## Exercícios a resolver
**1)** No texto para análise, qual é apontado como a grande tentação no quadro complexo do fenómeno religioso contemporâneo?
**2)** Reproduza do texto para análise o trecho que vai de "Neste quadro complexo" até "solidariedade e da paz.", inclusive.

## Texto para análise
= = = = = = =
Neste quadro complexo do fenómeno religioso contemporâneo, o sincretismo é a grande tentação, de que não ficam isentos os próprios cristãos. Houve mesmo já quem propusesse que se fosse buscar a cada religião os melhores elementos e se fizesse uma religião universal. Os cristãos têm de descobrir, viver e anunciar a especificidade do cristianismo, o que não impede de reconhecer valores comuns, que encontrarão a sua plenitude em Jesus Cristo. Penso mesmo que a valorização desse património comum da humanidade, em termos culturais e religiosos, um “universal humano”, pode ser importante para o progresso da humanidade, na construção da justiça, da solidariedade e da paz.
O hedonismo e o conceito fácil de felicidade
Chamo hedonismo a um conceito de vida e de felicidade a conseguir imediatamente, fruindo tudo o que a natureza nos oferece. O que é natural é bom e legítimo, excluindo a dimensão sobrenatural de reconstrução do homem. O modelo de vida e de felicidade que as sabedorias profanas veiculam é hedonista, consumista, exclui o sentido do sofrimento e relativiza a perenidade da felicidade a construir na fidelidade. A avidez, a ganância, o materialismo, a relativização das escolhas de vida que se fizeram, são consequência dessa perspectiva. Este modelo de felicidade é insaciável, exige-se sempre mais e culpam-se facilmente os outros por não o conseguirmos. A felicidade a construir, com o esforço e persistência do atleta que corre no estádio, quase desapareceu. São os outros que têm obrigação de garantir que eu seja feliz. Percebemos melhor o Sermão da Montanha: “Bem aventurados os que têm um coração de pobre”, e o Evangelho anunciado aos pobres, devido à sua maior disponibilidade para acolher a surpresa de Deus.
= = = = = = =
## Segmento de dados
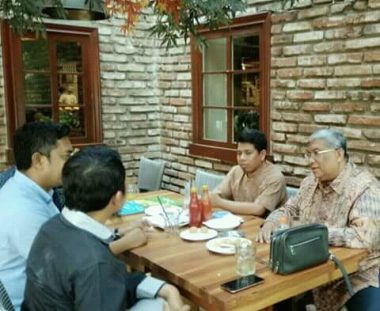 Ketua Komisi IV DPRD Sultra, Yaudu Salam Ajo Bersama Gubernur Sultra, Ali Mazi (Foto: IST)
= = = = = = =
## Respostas do exercício
**1)** O sincretismo.

**2)**
Neste quadro complexo do fenómeno religioso contemporâneo, o sincretismo é a grande tentação, de que não ficam isentos os próprios cristãos. Houve mesmo já quem propusesse que se fosse buscar a cada religião os melhores elementos e se fizesse uma religião universal. Os cristãos têm de descobrir, viver e anunciar a especificidade do cristianismo, o que não impede de reconhecer valores comuns, que encontrarão a sua plenitude em Jesus Cristo. Penso mesmo que a valorização desse património comum da humanidade, em termos culturais e religiosos, um “universal humano”, pode ser importante para o progresso da humanidade, na construção da justiça, da solidariedade e da paz.